Questo modo di far politica è “tanto più dannoso di fronte a una destra nuova risorgente e pericolosa. Il Partito Democratico è altro da tutto questo. Vuole essere il costruttore, insieme a tanti altri, di una proposta civile per l'Italia”, scrive il leader dem. Che assicura: “Il Pd combatterà per questo. Con le sue liste a viso aperto e con spirito unitario sarà presente in tutte le Regioni che andranno al voto per fermare il pericolo delle destre. Auspichiamo di poterlo fare dentro una alleanza larga che sarà vincente solo se capace di dimostrare di essere utile all'Italia, a sostegno di un governo che ha un senso solo a condizione che interpreti questo sentimento positivo e di riscatto che sta crescendo nel Paese”.

Zingaretti parte dal rischio che la maggioranza di governo sta correndo “tra distinguo, liti e sgambetti”. Il timore è quello che l’esecutivo si allontani “dai bisogni e dalla voglia di riscatto del Paese: continuano a esplodere drammatiche crisi aziendali che dovrebbero molto di più influenzare l'agenda politica in primo luogo della maggioranza”. Il segretario del Pd ritorna quindi sullo spirito che ha fatto nascere questo governo e così argomenta il suo intervento odierno:

Lo abbiamo detto dal primo giorno. Accettiamo la sfida del Governo solo a condizione che produca una svolta in grado di fermare la destra e realizzare un cambiamento reale, economico e sociale. E in grado di rispondere alla cultura dell'odio con la costruzione di una speranza. Già nelle prime settimane di vita dell'esecutivo Conte il Pd si è prodigato per richiamare tutti alla responsabilità. Non si può governare insieme se ci si sente avversari e senza una comunanza sulla visione comune del futuro. Il Paese non vive solo una difficoltà economica e sociale, ma un vero sfilacciamento di legami antichi e un'assenza di punti di riferimento che gettano le persone nella solitudine.
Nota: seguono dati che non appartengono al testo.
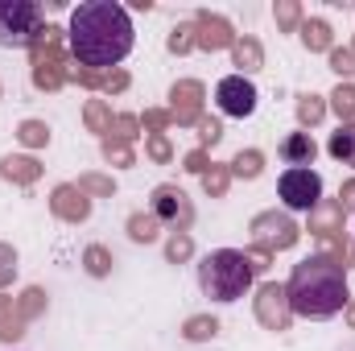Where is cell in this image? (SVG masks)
<instances>
[{"label": "cell", "instance_id": "1", "mask_svg": "<svg viewBox=\"0 0 355 351\" xmlns=\"http://www.w3.org/2000/svg\"><path fill=\"white\" fill-rule=\"evenodd\" d=\"M71 54L87 71H112L132 50V21L116 0H83L71 12Z\"/></svg>", "mask_w": 355, "mask_h": 351}, {"label": "cell", "instance_id": "2", "mask_svg": "<svg viewBox=\"0 0 355 351\" xmlns=\"http://www.w3.org/2000/svg\"><path fill=\"white\" fill-rule=\"evenodd\" d=\"M289 310L302 318H331L339 310H347V264L318 252L293 264L289 285H285Z\"/></svg>", "mask_w": 355, "mask_h": 351}, {"label": "cell", "instance_id": "3", "mask_svg": "<svg viewBox=\"0 0 355 351\" xmlns=\"http://www.w3.org/2000/svg\"><path fill=\"white\" fill-rule=\"evenodd\" d=\"M252 264L244 252H236V248H219V252H211V257H202L198 264V285H202V293L207 298H215V302H236V298H244L248 293V285H252Z\"/></svg>", "mask_w": 355, "mask_h": 351}, {"label": "cell", "instance_id": "4", "mask_svg": "<svg viewBox=\"0 0 355 351\" xmlns=\"http://www.w3.org/2000/svg\"><path fill=\"white\" fill-rule=\"evenodd\" d=\"M29 50H33V87L37 91H58L71 79L67 50H62V29L58 25H42Z\"/></svg>", "mask_w": 355, "mask_h": 351}, {"label": "cell", "instance_id": "5", "mask_svg": "<svg viewBox=\"0 0 355 351\" xmlns=\"http://www.w3.org/2000/svg\"><path fill=\"white\" fill-rule=\"evenodd\" d=\"M42 8L33 0H0V46H33Z\"/></svg>", "mask_w": 355, "mask_h": 351}, {"label": "cell", "instance_id": "6", "mask_svg": "<svg viewBox=\"0 0 355 351\" xmlns=\"http://www.w3.org/2000/svg\"><path fill=\"white\" fill-rule=\"evenodd\" d=\"M252 248H261V252H285V248H293L297 244V223L285 215V211H261L257 219H252Z\"/></svg>", "mask_w": 355, "mask_h": 351}, {"label": "cell", "instance_id": "7", "mask_svg": "<svg viewBox=\"0 0 355 351\" xmlns=\"http://www.w3.org/2000/svg\"><path fill=\"white\" fill-rule=\"evenodd\" d=\"M277 194L289 211H314L322 203V178L314 170H285L277 182Z\"/></svg>", "mask_w": 355, "mask_h": 351}, {"label": "cell", "instance_id": "8", "mask_svg": "<svg viewBox=\"0 0 355 351\" xmlns=\"http://www.w3.org/2000/svg\"><path fill=\"white\" fill-rule=\"evenodd\" d=\"M149 211L157 215V223H166L174 232H186L194 223V207H190V198L178 186H157L153 198H149Z\"/></svg>", "mask_w": 355, "mask_h": 351}, {"label": "cell", "instance_id": "9", "mask_svg": "<svg viewBox=\"0 0 355 351\" xmlns=\"http://www.w3.org/2000/svg\"><path fill=\"white\" fill-rule=\"evenodd\" d=\"M257 318H261V327H268V331H289L293 310H289L285 285L268 281V285H261V289H257Z\"/></svg>", "mask_w": 355, "mask_h": 351}, {"label": "cell", "instance_id": "10", "mask_svg": "<svg viewBox=\"0 0 355 351\" xmlns=\"http://www.w3.org/2000/svg\"><path fill=\"white\" fill-rule=\"evenodd\" d=\"M215 99H219V108H223L227 116H240V120L257 112V87H252L244 75H227V79H219Z\"/></svg>", "mask_w": 355, "mask_h": 351}, {"label": "cell", "instance_id": "11", "mask_svg": "<svg viewBox=\"0 0 355 351\" xmlns=\"http://www.w3.org/2000/svg\"><path fill=\"white\" fill-rule=\"evenodd\" d=\"M202 83L198 79H182L170 87V116H174L178 128H186V124H198L202 120Z\"/></svg>", "mask_w": 355, "mask_h": 351}, {"label": "cell", "instance_id": "12", "mask_svg": "<svg viewBox=\"0 0 355 351\" xmlns=\"http://www.w3.org/2000/svg\"><path fill=\"white\" fill-rule=\"evenodd\" d=\"M232 42H236V33L219 12H198L194 17V46L198 50L215 54V50H232Z\"/></svg>", "mask_w": 355, "mask_h": 351}, {"label": "cell", "instance_id": "13", "mask_svg": "<svg viewBox=\"0 0 355 351\" xmlns=\"http://www.w3.org/2000/svg\"><path fill=\"white\" fill-rule=\"evenodd\" d=\"M50 211H54L58 219H67V223H83L91 215V198L75 186V182H67V186H58V190L50 194Z\"/></svg>", "mask_w": 355, "mask_h": 351}, {"label": "cell", "instance_id": "14", "mask_svg": "<svg viewBox=\"0 0 355 351\" xmlns=\"http://www.w3.org/2000/svg\"><path fill=\"white\" fill-rule=\"evenodd\" d=\"M277 153H281V162H285L289 170H310L314 157H318V145H314L310 132H289V137L277 145Z\"/></svg>", "mask_w": 355, "mask_h": 351}, {"label": "cell", "instance_id": "15", "mask_svg": "<svg viewBox=\"0 0 355 351\" xmlns=\"http://www.w3.org/2000/svg\"><path fill=\"white\" fill-rule=\"evenodd\" d=\"M343 207L339 203H331V198H322L314 211H310V232L318 236V240H335V236H343Z\"/></svg>", "mask_w": 355, "mask_h": 351}, {"label": "cell", "instance_id": "16", "mask_svg": "<svg viewBox=\"0 0 355 351\" xmlns=\"http://www.w3.org/2000/svg\"><path fill=\"white\" fill-rule=\"evenodd\" d=\"M71 79H75V83H83V87L107 91V95L128 87V75H124V71H87V67H75V71H71Z\"/></svg>", "mask_w": 355, "mask_h": 351}, {"label": "cell", "instance_id": "17", "mask_svg": "<svg viewBox=\"0 0 355 351\" xmlns=\"http://www.w3.org/2000/svg\"><path fill=\"white\" fill-rule=\"evenodd\" d=\"M232 58H236L240 75H257V71L265 67V50H261V42H257V37H248V33L232 42Z\"/></svg>", "mask_w": 355, "mask_h": 351}, {"label": "cell", "instance_id": "18", "mask_svg": "<svg viewBox=\"0 0 355 351\" xmlns=\"http://www.w3.org/2000/svg\"><path fill=\"white\" fill-rule=\"evenodd\" d=\"M0 174L8 178V182H17V186H33L42 178V166L33 157H4L0 162Z\"/></svg>", "mask_w": 355, "mask_h": 351}, {"label": "cell", "instance_id": "19", "mask_svg": "<svg viewBox=\"0 0 355 351\" xmlns=\"http://www.w3.org/2000/svg\"><path fill=\"white\" fill-rule=\"evenodd\" d=\"M327 149H331L335 162H343V166L355 170V124H339V132H331Z\"/></svg>", "mask_w": 355, "mask_h": 351}, {"label": "cell", "instance_id": "20", "mask_svg": "<svg viewBox=\"0 0 355 351\" xmlns=\"http://www.w3.org/2000/svg\"><path fill=\"white\" fill-rule=\"evenodd\" d=\"M302 42H306L310 54L331 50V25H327L322 17H302Z\"/></svg>", "mask_w": 355, "mask_h": 351}, {"label": "cell", "instance_id": "21", "mask_svg": "<svg viewBox=\"0 0 355 351\" xmlns=\"http://www.w3.org/2000/svg\"><path fill=\"white\" fill-rule=\"evenodd\" d=\"M21 335H25V318L17 314V302L0 293V339L12 343V339H21Z\"/></svg>", "mask_w": 355, "mask_h": 351}, {"label": "cell", "instance_id": "22", "mask_svg": "<svg viewBox=\"0 0 355 351\" xmlns=\"http://www.w3.org/2000/svg\"><path fill=\"white\" fill-rule=\"evenodd\" d=\"M157 215L153 211H137V215H128V236L137 240V244H153L157 240Z\"/></svg>", "mask_w": 355, "mask_h": 351}, {"label": "cell", "instance_id": "23", "mask_svg": "<svg viewBox=\"0 0 355 351\" xmlns=\"http://www.w3.org/2000/svg\"><path fill=\"white\" fill-rule=\"evenodd\" d=\"M83 120H87V128L91 132H99L103 141H107V132H112V108L103 103V99H87V112H83Z\"/></svg>", "mask_w": 355, "mask_h": 351}, {"label": "cell", "instance_id": "24", "mask_svg": "<svg viewBox=\"0 0 355 351\" xmlns=\"http://www.w3.org/2000/svg\"><path fill=\"white\" fill-rule=\"evenodd\" d=\"M215 335H219V323L211 314H194L182 327V339H190V343H202V339H215Z\"/></svg>", "mask_w": 355, "mask_h": 351}, {"label": "cell", "instance_id": "25", "mask_svg": "<svg viewBox=\"0 0 355 351\" xmlns=\"http://www.w3.org/2000/svg\"><path fill=\"white\" fill-rule=\"evenodd\" d=\"M331 108H335L339 124H355V83H339L331 95Z\"/></svg>", "mask_w": 355, "mask_h": 351}, {"label": "cell", "instance_id": "26", "mask_svg": "<svg viewBox=\"0 0 355 351\" xmlns=\"http://www.w3.org/2000/svg\"><path fill=\"white\" fill-rule=\"evenodd\" d=\"M322 116H327V99H322V95H314V91H310V95H302V99H297V120H302L306 128H314Z\"/></svg>", "mask_w": 355, "mask_h": 351}, {"label": "cell", "instance_id": "27", "mask_svg": "<svg viewBox=\"0 0 355 351\" xmlns=\"http://www.w3.org/2000/svg\"><path fill=\"white\" fill-rule=\"evenodd\" d=\"M227 182H232V170L211 162V166H207V174H202V190H207L211 198H223V194H227Z\"/></svg>", "mask_w": 355, "mask_h": 351}, {"label": "cell", "instance_id": "28", "mask_svg": "<svg viewBox=\"0 0 355 351\" xmlns=\"http://www.w3.org/2000/svg\"><path fill=\"white\" fill-rule=\"evenodd\" d=\"M272 17H277V29H302V4L297 0H277V8H272Z\"/></svg>", "mask_w": 355, "mask_h": 351}, {"label": "cell", "instance_id": "29", "mask_svg": "<svg viewBox=\"0 0 355 351\" xmlns=\"http://www.w3.org/2000/svg\"><path fill=\"white\" fill-rule=\"evenodd\" d=\"M17 141L29 145V149H42V145H50V128H46L42 120H25V124L17 128Z\"/></svg>", "mask_w": 355, "mask_h": 351}, {"label": "cell", "instance_id": "30", "mask_svg": "<svg viewBox=\"0 0 355 351\" xmlns=\"http://www.w3.org/2000/svg\"><path fill=\"white\" fill-rule=\"evenodd\" d=\"M227 170H232L236 178H257L261 170H265V157H261L257 149H244V153H240V157H236Z\"/></svg>", "mask_w": 355, "mask_h": 351}, {"label": "cell", "instance_id": "31", "mask_svg": "<svg viewBox=\"0 0 355 351\" xmlns=\"http://www.w3.org/2000/svg\"><path fill=\"white\" fill-rule=\"evenodd\" d=\"M137 132H141V120H137V116H116V120H112V132H107V141L132 145V141H137Z\"/></svg>", "mask_w": 355, "mask_h": 351}, {"label": "cell", "instance_id": "32", "mask_svg": "<svg viewBox=\"0 0 355 351\" xmlns=\"http://www.w3.org/2000/svg\"><path fill=\"white\" fill-rule=\"evenodd\" d=\"M83 264H87L91 277H107V268H112V252H107L103 244H91L87 252H83Z\"/></svg>", "mask_w": 355, "mask_h": 351}, {"label": "cell", "instance_id": "33", "mask_svg": "<svg viewBox=\"0 0 355 351\" xmlns=\"http://www.w3.org/2000/svg\"><path fill=\"white\" fill-rule=\"evenodd\" d=\"M42 306H46V293H42V289H25V293L17 298V314H21L25 323H29V318H37V314H42Z\"/></svg>", "mask_w": 355, "mask_h": 351}, {"label": "cell", "instance_id": "34", "mask_svg": "<svg viewBox=\"0 0 355 351\" xmlns=\"http://www.w3.org/2000/svg\"><path fill=\"white\" fill-rule=\"evenodd\" d=\"M170 124H174V116H170L166 108H149V112L141 116V128H149V137H162Z\"/></svg>", "mask_w": 355, "mask_h": 351}, {"label": "cell", "instance_id": "35", "mask_svg": "<svg viewBox=\"0 0 355 351\" xmlns=\"http://www.w3.org/2000/svg\"><path fill=\"white\" fill-rule=\"evenodd\" d=\"M190 252H194L190 232H174V236H170V244H166V257L178 264V261H190Z\"/></svg>", "mask_w": 355, "mask_h": 351}, {"label": "cell", "instance_id": "36", "mask_svg": "<svg viewBox=\"0 0 355 351\" xmlns=\"http://www.w3.org/2000/svg\"><path fill=\"white\" fill-rule=\"evenodd\" d=\"M190 50H194V21L178 25L170 33V54H190Z\"/></svg>", "mask_w": 355, "mask_h": 351}, {"label": "cell", "instance_id": "37", "mask_svg": "<svg viewBox=\"0 0 355 351\" xmlns=\"http://www.w3.org/2000/svg\"><path fill=\"white\" fill-rule=\"evenodd\" d=\"M75 186H79L83 194H112V190H116V182H112V178H103V174H83Z\"/></svg>", "mask_w": 355, "mask_h": 351}, {"label": "cell", "instance_id": "38", "mask_svg": "<svg viewBox=\"0 0 355 351\" xmlns=\"http://www.w3.org/2000/svg\"><path fill=\"white\" fill-rule=\"evenodd\" d=\"M331 71L352 79V75H355V54H352V46H343V50H331Z\"/></svg>", "mask_w": 355, "mask_h": 351}, {"label": "cell", "instance_id": "39", "mask_svg": "<svg viewBox=\"0 0 355 351\" xmlns=\"http://www.w3.org/2000/svg\"><path fill=\"white\" fill-rule=\"evenodd\" d=\"M219 137H223V128H219V120H211V116H202V120H198V145H202V149H211V145H215Z\"/></svg>", "mask_w": 355, "mask_h": 351}, {"label": "cell", "instance_id": "40", "mask_svg": "<svg viewBox=\"0 0 355 351\" xmlns=\"http://www.w3.org/2000/svg\"><path fill=\"white\" fill-rule=\"evenodd\" d=\"M145 153H149L153 162H162V166H166V162H174V149H170V141H166V137H149V141H145Z\"/></svg>", "mask_w": 355, "mask_h": 351}, {"label": "cell", "instance_id": "41", "mask_svg": "<svg viewBox=\"0 0 355 351\" xmlns=\"http://www.w3.org/2000/svg\"><path fill=\"white\" fill-rule=\"evenodd\" d=\"M103 157H107L112 166H132V149L120 145V141H103Z\"/></svg>", "mask_w": 355, "mask_h": 351}, {"label": "cell", "instance_id": "42", "mask_svg": "<svg viewBox=\"0 0 355 351\" xmlns=\"http://www.w3.org/2000/svg\"><path fill=\"white\" fill-rule=\"evenodd\" d=\"M12 273H17V252L8 244H0V289L12 281Z\"/></svg>", "mask_w": 355, "mask_h": 351}, {"label": "cell", "instance_id": "43", "mask_svg": "<svg viewBox=\"0 0 355 351\" xmlns=\"http://www.w3.org/2000/svg\"><path fill=\"white\" fill-rule=\"evenodd\" d=\"M186 170L190 174H207V149H194V153H186Z\"/></svg>", "mask_w": 355, "mask_h": 351}, {"label": "cell", "instance_id": "44", "mask_svg": "<svg viewBox=\"0 0 355 351\" xmlns=\"http://www.w3.org/2000/svg\"><path fill=\"white\" fill-rule=\"evenodd\" d=\"M244 257H248V264H252V273H265L268 261H272V257H268V252H261V248H252V252H244Z\"/></svg>", "mask_w": 355, "mask_h": 351}, {"label": "cell", "instance_id": "45", "mask_svg": "<svg viewBox=\"0 0 355 351\" xmlns=\"http://www.w3.org/2000/svg\"><path fill=\"white\" fill-rule=\"evenodd\" d=\"M339 207H343V211H352V207H355V178L339 190Z\"/></svg>", "mask_w": 355, "mask_h": 351}, {"label": "cell", "instance_id": "46", "mask_svg": "<svg viewBox=\"0 0 355 351\" xmlns=\"http://www.w3.org/2000/svg\"><path fill=\"white\" fill-rule=\"evenodd\" d=\"M347 323L355 327V302H347Z\"/></svg>", "mask_w": 355, "mask_h": 351}, {"label": "cell", "instance_id": "47", "mask_svg": "<svg viewBox=\"0 0 355 351\" xmlns=\"http://www.w3.org/2000/svg\"><path fill=\"white\" fill-rule=\"evenodd\" d=\"M352 54H355V46H352Z\"/></svg>", "mask_w": 355, "mask_h": 351}]
</instances>
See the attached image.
Ecco perché spetta a noi dare un segno di unità, sobrietà, disinteresse nell'impegno e nel fare bene al Paese, un'attenzione etica nel costruire piuttosto che distruggere. D'altra parte le piazze di queste settimane, nella loro irrinunciabile autonomia, ci dicono questo: è ora di mettere alle nostre spalle ogni egoismo, ogni tatticismo, ogni chiusura in noi stessi, per rimettere al centro un cammino delle persone, delle singole persone, nell'esercizio della loro responsabilità politica e civile. Non sono più le piazze della rabbia o dell'antipolitica che si sono riempite negli anni passati. Le nuove piazze reclamano una bella politica

Il cammino comune per essere all'altezza è ancora lungo, per iniziarlo occorre immediatamente, e con urgenza, cambiare passo. Non solo l'Italia, ma l'Europa ha bisogno di giustizia e di uno sviluppo sostenibile dal punto di vista sociale e ambientale. Il Governo Conte è nato con l'ambizione di realizzare una rigenerazione democratica. La manovra economica che si sta approvando, pur partendo da condizioni molto difficili, rappresenta un'inversione di tendenza. Ora fondamentale è ricostruire la fiducia nel Paese.